(Tareas asignadas)
1. Responde a estas preguntas sobre el texto del sagrario:
(a) ¿De qué nacionalidad es el autor del artículo traducido?
(b) ¿Cuál es el título del artículo?
(c) ¿Con qué compara el autor el hecho de buscar el sagrario al entrar en una iglesia?
2. Extrae sin cambios el fragmento del texto del sagrario que va desde «POR FAVOR, DEVUÉLVANNOS» hasta «me parece justo.», ambos incluidos.

(Texto para leer)
He
traducido para el blog este interesante artículo del escritor y comunicador
italiano Aldo Maria Valli. Versa sobre la importancia que tiene para la fe de los
fieles la centralidad del Sagrario o Tabernáculo en nuestras iglesias. Las columnas
de Valli suelen estar salpicadas de una sutil ironía, encierran intuiciones profundas
y contienen una saludable dosis de sentido común. Esta mezcla las vuelve
particularmente atractivas y sugerentes.
POR FAVOR, DEVUÉLVANNOS LOS TABERNÁCULOS
Aldo Maria Valli
N
|
o
sé si os sucede también a vosotros. Cuando entro en una iglesia, cada vez me
cuesta más encontrar dónde está el sagrario. Tengo que buscarlo, como en una
búsqueda del tesoro. Y a veces no me parece justo.
Así
como la imaginación de los arquitectos se entrega a diseñar y edificar iglesias
que parecen cualquier cosa menos iglesias católicas (pueden estar muy bien como
espacios deportivos o como salas protestantes, pero no como lugares de culto
católicos), del mismo modo los diseñadores de interiores, presos de un deseo
incontrolable de novedad y cambio, mueven el tabernáculo a los rincones más
extraños y a veces más escondidos.

(Datos proporcionados)

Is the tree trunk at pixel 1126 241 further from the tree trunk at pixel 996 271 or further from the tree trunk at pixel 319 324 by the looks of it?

(Respuestas completas)
1.
(a) Es italiano.
(b) «POR FAVOR, DEVUÉLVANNOS LOS TABERNÁCULOS».
(c) Lo compara con una búsqueda del tesoro.

2.
POR FAVOR, DEVUÉLVANNOS LOS TABERNÁCULOS
Aldo Maria Valli
N
|
o
sé si os sucede también a vosotros. Cuando entro en una iglesia, cada vez me
cuesta más encontrar dónde está el sagrario. Tengo que buscarlo, como en una
búsqueda del tesoro. Y a veces no me parece justo.